___ Provided text ___

DISSENTING OPINION.
MARSPIALL, J.This is an action to recover on ninety-five county warrants* jury scrips, etc., issued by the defendant county. The petition contains ninety-five counts, one for each of the demands sued for. Demand and protest for non-payment is alleged on February 11th, 1898, and interest, at six per cent, is asked from that date. An assignment is also alleged of said demands to the plaintiff. The answer consents to judgment, for plaintiff, as prayed, upon all the counts except the 10, 12, 14, 16, 17, 18, 19, 20, 21, 22, 23, 24 and 42, and as to these the defendant consents to judgment for the principal of the demands, but denies that it is liable for interest thereon. During the trial the parties admitted that the warrants sued upon in said counts were all presented by the plaintiff to the county treasurer, at the date alleged, for payment; that at said time said warrants were endorsed in blank by the original payees, and .had been by the payees previously sold to the plaintiff, but the name of the plaintiff as assignee was not written in the blank assignment, which was in the form prescribed by the statute and printed on the back of the warrant, nor was the date of the assignment filled in the space left therefor; that after the institution of this suit, the original payees wrote in the blank spaces in said printed assignments, the plaintiff’s name, as the assignee, and the 11th of February, 1898, as the date of the assignment. It was also shown by the evidence that such warrants were presented by the plaintiff to the county treasurer, on the 11th of February, 1898, and the treasurer indorsed on each, “within warrant presented for payment, and no money in treasury for that purpose, this 11th day of February, 1898.”
*175The circuit court entered judgment for the plaintiff for the principal of each of said demands, with six per cent interest thereon, from the 11th day of February, 1898. From this judgment the defendant appealed.
I.
The only error assigned is the action of the trial court in allowing interest upon the warrants that had been assigned to plaintiff by blank indorsements.
In support of its contention defendant invokes sections 6798, 6799 and 6808, Revised Statutes 1899, which provide, respectively, as follows:
“Sec. 6798. No county, treasurer in this State shall pay any warrant drawn on him unless such warrant be presented for payment by the person in whose favor it is drawn, or by his assignee, executor or administrator ; and when presented for payment, if there be no money in the treasury for that purpose, the treasurer shall so certify on the back of the warrant, and shall date and subscribe the same.

___ Information provided ___

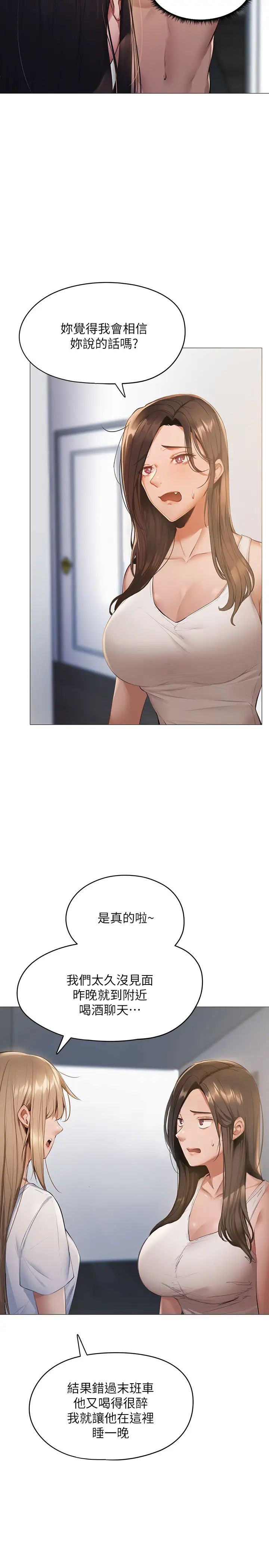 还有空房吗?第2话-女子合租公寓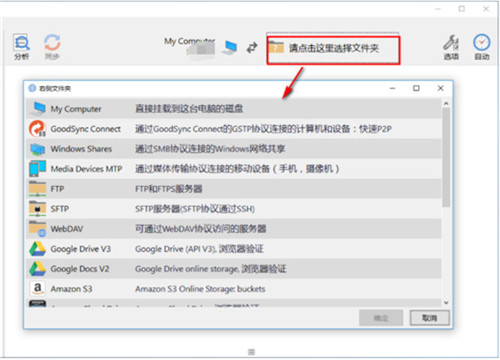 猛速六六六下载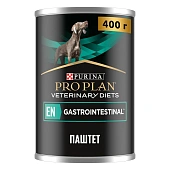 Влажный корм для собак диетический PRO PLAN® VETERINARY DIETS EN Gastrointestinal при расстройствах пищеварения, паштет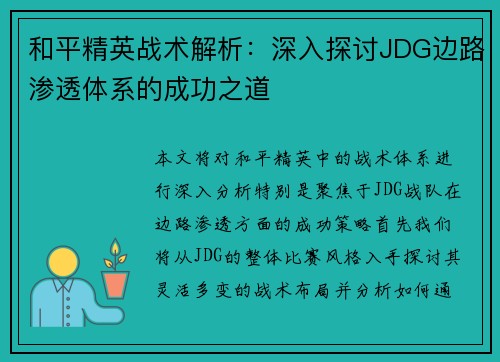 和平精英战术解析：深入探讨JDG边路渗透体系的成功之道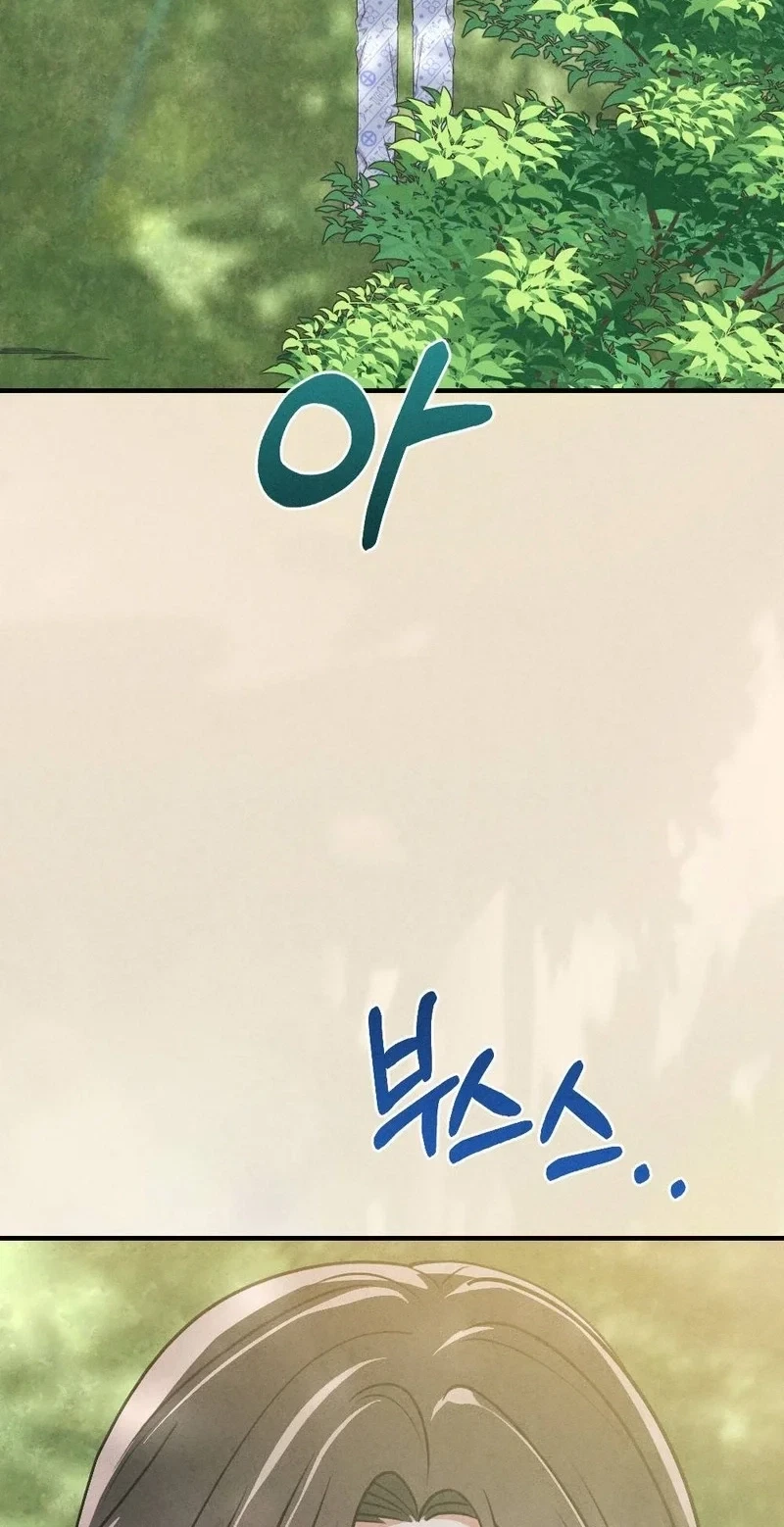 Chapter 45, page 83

___
___ Information provided ___

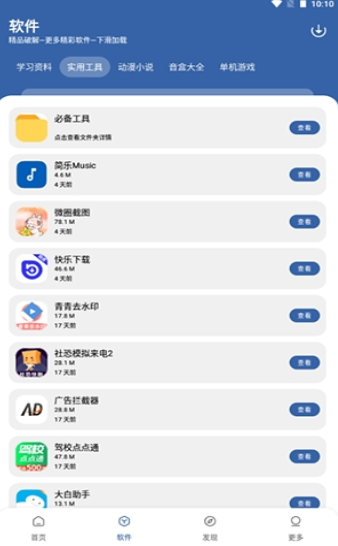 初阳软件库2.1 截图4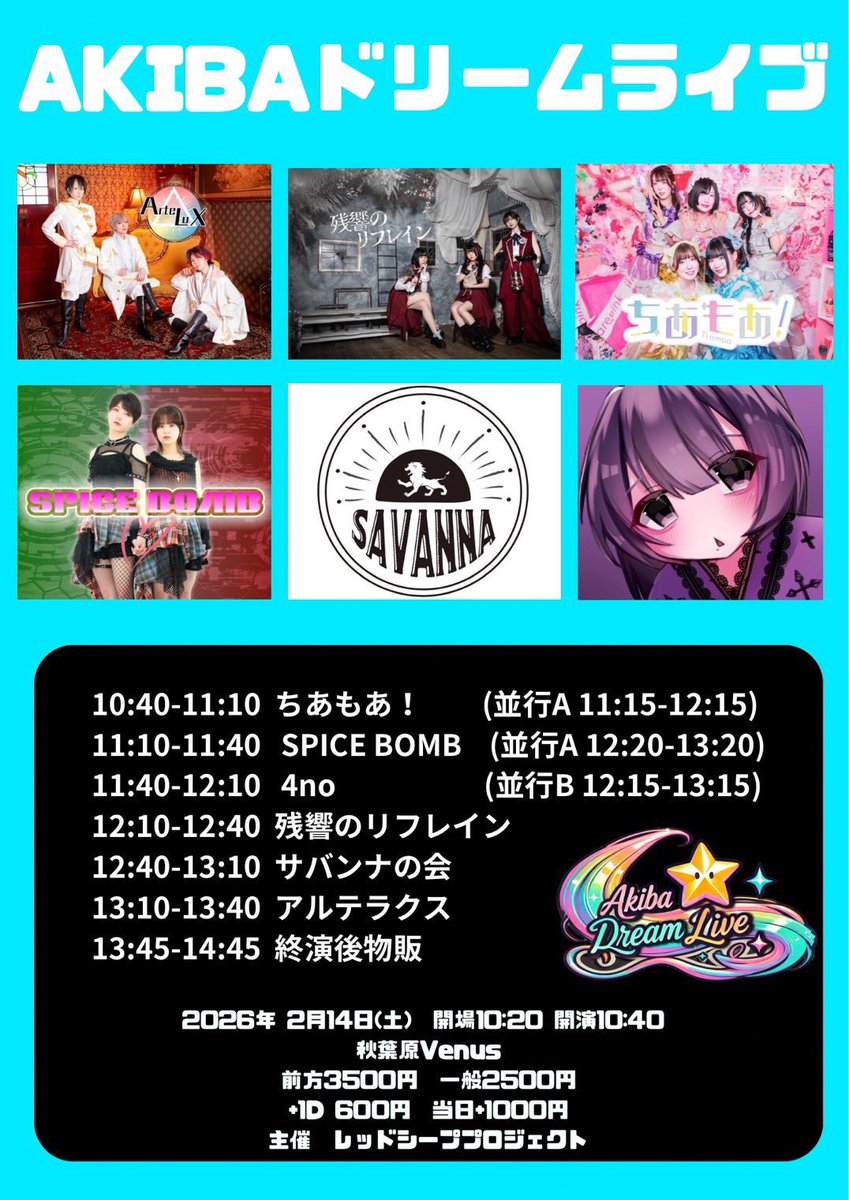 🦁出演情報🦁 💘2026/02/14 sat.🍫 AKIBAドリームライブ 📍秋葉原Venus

___

Work required:
In the dissenting opinion, what was the only error assigned on appeal?

Response area:
The trial court allowed interest on the warrants that had been assigned to the plaintiff by blank indorsements.